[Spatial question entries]
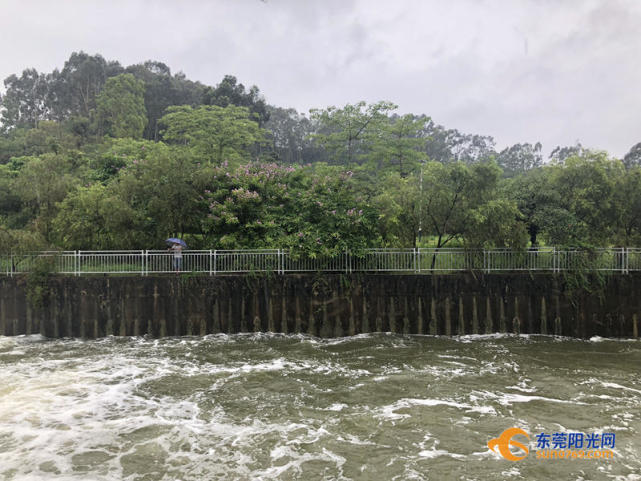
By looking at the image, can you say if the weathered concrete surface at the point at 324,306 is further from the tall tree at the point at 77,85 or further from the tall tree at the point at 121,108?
the tall tree at the point at 77,85

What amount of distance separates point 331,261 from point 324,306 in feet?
5.41

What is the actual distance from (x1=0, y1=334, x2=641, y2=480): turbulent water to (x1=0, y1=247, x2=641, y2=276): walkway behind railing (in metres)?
2.73

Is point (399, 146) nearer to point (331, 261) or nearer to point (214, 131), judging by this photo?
point (214, 131)

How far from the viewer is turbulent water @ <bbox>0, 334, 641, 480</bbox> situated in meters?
6.55

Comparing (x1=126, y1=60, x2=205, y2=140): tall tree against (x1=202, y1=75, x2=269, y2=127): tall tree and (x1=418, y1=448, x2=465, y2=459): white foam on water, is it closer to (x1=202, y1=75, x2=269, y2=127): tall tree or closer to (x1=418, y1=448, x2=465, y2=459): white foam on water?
(x1=202, y1=75, x2=269, y2=127): tall tree

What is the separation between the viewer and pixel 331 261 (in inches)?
603

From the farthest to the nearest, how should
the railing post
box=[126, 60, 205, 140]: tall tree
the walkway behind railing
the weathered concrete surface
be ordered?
1. box=[126, 60, 205, 140]: tall tree
2. the railing post
3. the walkway behind railing
4. the weathered concrete surface

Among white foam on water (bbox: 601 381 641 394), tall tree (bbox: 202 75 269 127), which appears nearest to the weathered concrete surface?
white foam on water (bbox: 601 381 641 394)

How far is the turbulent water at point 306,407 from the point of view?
655 cm

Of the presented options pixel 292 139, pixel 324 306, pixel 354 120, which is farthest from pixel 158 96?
pixel 324 306

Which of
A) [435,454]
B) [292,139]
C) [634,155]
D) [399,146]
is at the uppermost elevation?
[292,139]

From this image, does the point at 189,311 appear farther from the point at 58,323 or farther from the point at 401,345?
the point at 401,345

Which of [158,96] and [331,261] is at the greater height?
[158,96]

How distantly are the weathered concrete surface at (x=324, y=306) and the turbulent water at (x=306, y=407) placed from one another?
1.08 m
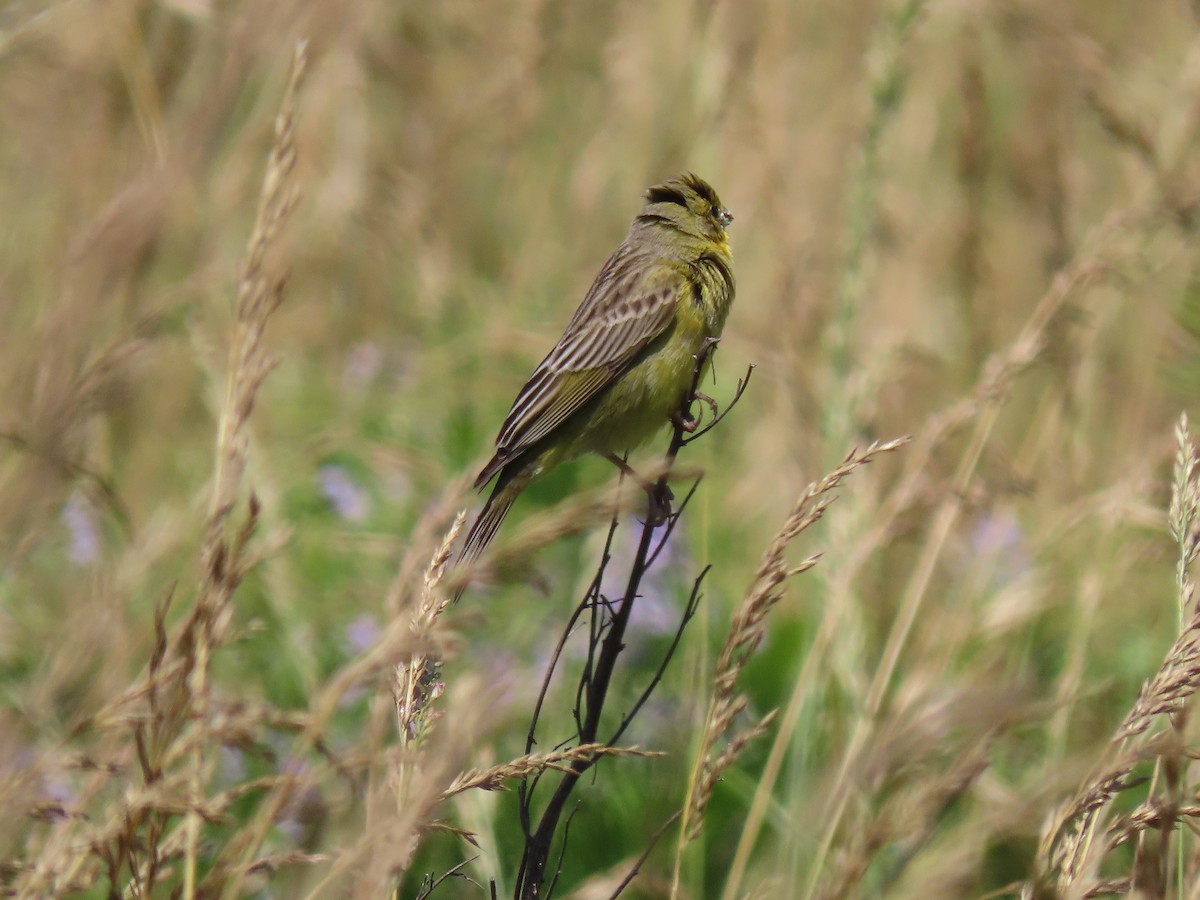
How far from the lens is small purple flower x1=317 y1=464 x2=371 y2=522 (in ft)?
14.6

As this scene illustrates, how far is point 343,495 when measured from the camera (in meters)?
4.47

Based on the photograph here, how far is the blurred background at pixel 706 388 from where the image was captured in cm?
243

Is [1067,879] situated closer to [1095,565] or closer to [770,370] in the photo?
[1095,565]

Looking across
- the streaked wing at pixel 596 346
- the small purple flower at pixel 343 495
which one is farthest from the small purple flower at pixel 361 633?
the streaked wing at pixel 596 346

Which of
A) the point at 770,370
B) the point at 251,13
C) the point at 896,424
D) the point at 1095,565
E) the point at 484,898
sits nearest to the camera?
the point at 251,13

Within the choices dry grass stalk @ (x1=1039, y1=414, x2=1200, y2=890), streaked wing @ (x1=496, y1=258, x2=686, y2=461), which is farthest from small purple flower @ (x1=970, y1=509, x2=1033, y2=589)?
dry grass stalk @ (x1=1039, y1=414, x2=1200, y2=890)

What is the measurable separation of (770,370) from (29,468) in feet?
8.27

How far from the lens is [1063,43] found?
4090mm

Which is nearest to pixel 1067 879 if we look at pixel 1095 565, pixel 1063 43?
pixel 1095 565

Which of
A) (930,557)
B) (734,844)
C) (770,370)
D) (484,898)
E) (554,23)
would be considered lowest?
(484,898)

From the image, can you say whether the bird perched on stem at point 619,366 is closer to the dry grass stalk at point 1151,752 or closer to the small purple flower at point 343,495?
the small purple flower at point 343,495

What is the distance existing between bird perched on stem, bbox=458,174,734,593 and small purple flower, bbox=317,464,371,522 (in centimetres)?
96

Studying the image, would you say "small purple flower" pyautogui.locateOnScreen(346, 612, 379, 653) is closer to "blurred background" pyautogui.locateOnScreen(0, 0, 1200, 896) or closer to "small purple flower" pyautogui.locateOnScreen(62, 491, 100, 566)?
"blurred background" pyautogui.locateOnScreen(0, 0, 1200, 896)

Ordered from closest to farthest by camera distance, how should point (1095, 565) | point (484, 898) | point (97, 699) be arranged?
1. point (97, 699)
2. point (484, 898)
3. point (1095, 565)
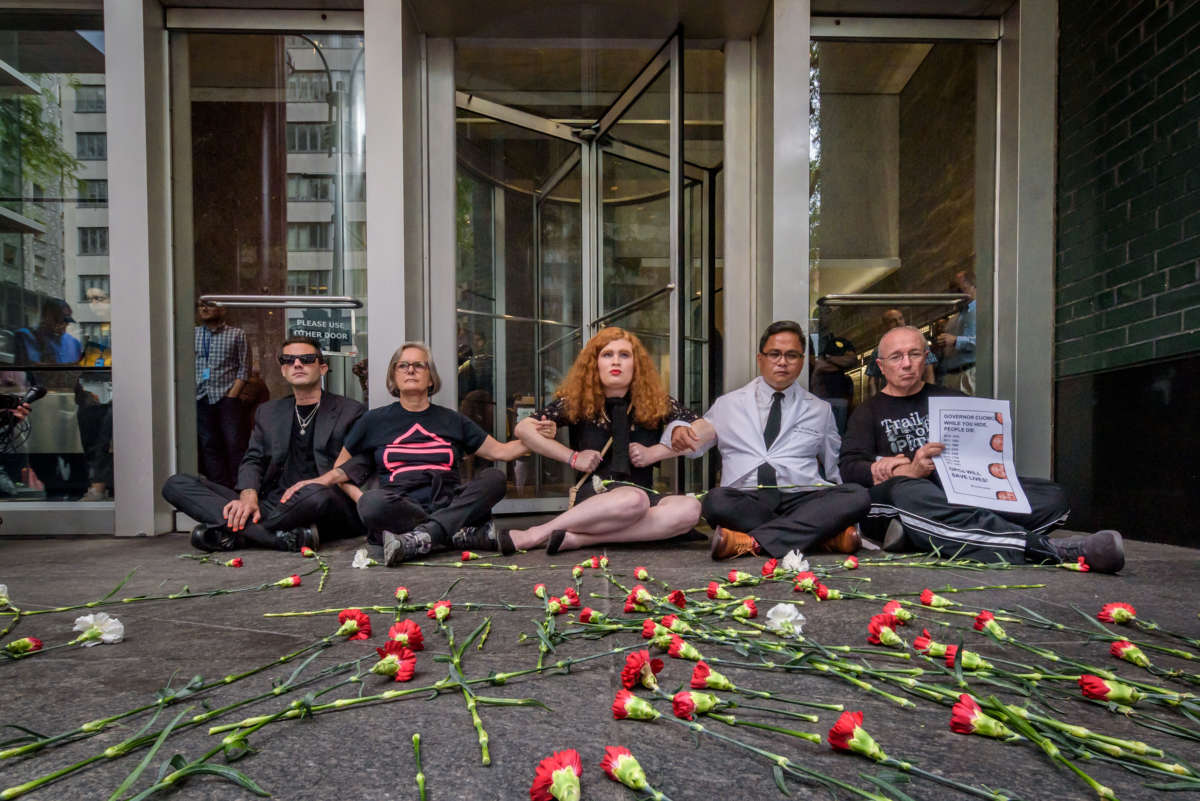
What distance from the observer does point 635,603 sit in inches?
70.5

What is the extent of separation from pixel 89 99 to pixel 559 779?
4.75 m

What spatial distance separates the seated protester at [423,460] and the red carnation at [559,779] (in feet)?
7.30

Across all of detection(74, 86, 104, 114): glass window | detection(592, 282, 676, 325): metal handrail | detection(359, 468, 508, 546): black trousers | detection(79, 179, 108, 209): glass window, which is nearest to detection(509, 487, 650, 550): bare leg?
detection(359, 468, 508, 546): black trousers

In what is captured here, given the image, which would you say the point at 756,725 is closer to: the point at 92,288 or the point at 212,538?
the point at 212,538

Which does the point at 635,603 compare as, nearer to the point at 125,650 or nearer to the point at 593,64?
the point at 125,650

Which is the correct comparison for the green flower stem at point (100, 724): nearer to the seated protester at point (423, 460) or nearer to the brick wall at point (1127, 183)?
the seated protester at point (423, 460)

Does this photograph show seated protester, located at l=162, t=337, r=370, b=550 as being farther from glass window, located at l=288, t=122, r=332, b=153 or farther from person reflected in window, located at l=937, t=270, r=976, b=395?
person reflected in window, located at l=937, t=270, r=976, b=395

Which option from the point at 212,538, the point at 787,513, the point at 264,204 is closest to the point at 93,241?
the point at 264,204

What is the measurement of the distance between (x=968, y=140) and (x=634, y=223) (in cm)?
198

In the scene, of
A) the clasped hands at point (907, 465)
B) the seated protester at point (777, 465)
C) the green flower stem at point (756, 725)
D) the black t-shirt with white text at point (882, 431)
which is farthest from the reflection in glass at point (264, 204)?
the green flower stem at point (756, 725)

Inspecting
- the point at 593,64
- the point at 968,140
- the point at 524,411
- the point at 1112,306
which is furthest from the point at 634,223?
the point at 1112,306

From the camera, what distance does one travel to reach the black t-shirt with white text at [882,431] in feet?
10.6

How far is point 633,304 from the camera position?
4.43 meters

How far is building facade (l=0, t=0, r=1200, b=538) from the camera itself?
3.83 meters
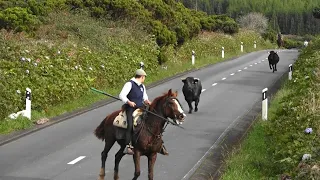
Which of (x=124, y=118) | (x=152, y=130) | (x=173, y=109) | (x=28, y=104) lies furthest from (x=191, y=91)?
(x=173, y=109)

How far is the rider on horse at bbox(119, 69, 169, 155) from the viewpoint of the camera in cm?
1059

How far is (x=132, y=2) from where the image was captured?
34.6m

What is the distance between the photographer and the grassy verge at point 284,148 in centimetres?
926

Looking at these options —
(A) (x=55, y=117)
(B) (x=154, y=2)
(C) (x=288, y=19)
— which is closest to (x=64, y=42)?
(A) (x=55, y=117)

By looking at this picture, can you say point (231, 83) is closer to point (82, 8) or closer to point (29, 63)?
point (82, 8)

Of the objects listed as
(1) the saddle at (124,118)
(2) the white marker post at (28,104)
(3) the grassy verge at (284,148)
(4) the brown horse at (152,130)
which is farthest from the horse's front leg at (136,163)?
(2) the white marker post at (28,104)

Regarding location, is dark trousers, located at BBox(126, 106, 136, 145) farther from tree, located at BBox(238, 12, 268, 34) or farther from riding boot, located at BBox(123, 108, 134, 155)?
tree, located at BBox(238, 12, 268, 34)

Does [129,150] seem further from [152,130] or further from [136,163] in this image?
[152,130]

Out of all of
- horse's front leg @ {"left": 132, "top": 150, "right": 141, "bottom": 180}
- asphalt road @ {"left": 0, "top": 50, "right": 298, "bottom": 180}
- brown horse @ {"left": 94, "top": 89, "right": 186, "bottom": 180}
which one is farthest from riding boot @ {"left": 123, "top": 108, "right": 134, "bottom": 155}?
asphalt road @ {"left": 0, "top": 50, "right": 298, "bottom": 180}

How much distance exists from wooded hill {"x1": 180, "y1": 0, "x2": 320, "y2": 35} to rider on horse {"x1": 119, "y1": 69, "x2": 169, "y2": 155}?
4299 inches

• **Request**: Convert the part of the entries that opens with the line containing "From the camera, what" and closes with the line containing "3.83 meters" into a Markdown table with the columns Row and Text. Put the row number under Row and each line under Text, and leave out blank lines.

• **The output**:
| Row | Text |
|---|---|
| 1 | From the camera, what distance does one travel to reach the black t-shirt with white text at [882,431] in feet? |
| 2 | 10.6 |
| 3 | How far is point 633,304 from the camera position? |
| 4 | 4.43 meters |
| 5 | How far is building facade (l=0, t=0, r=1200, b=538) from the camera itself? |
| 6 | 3.83 meters |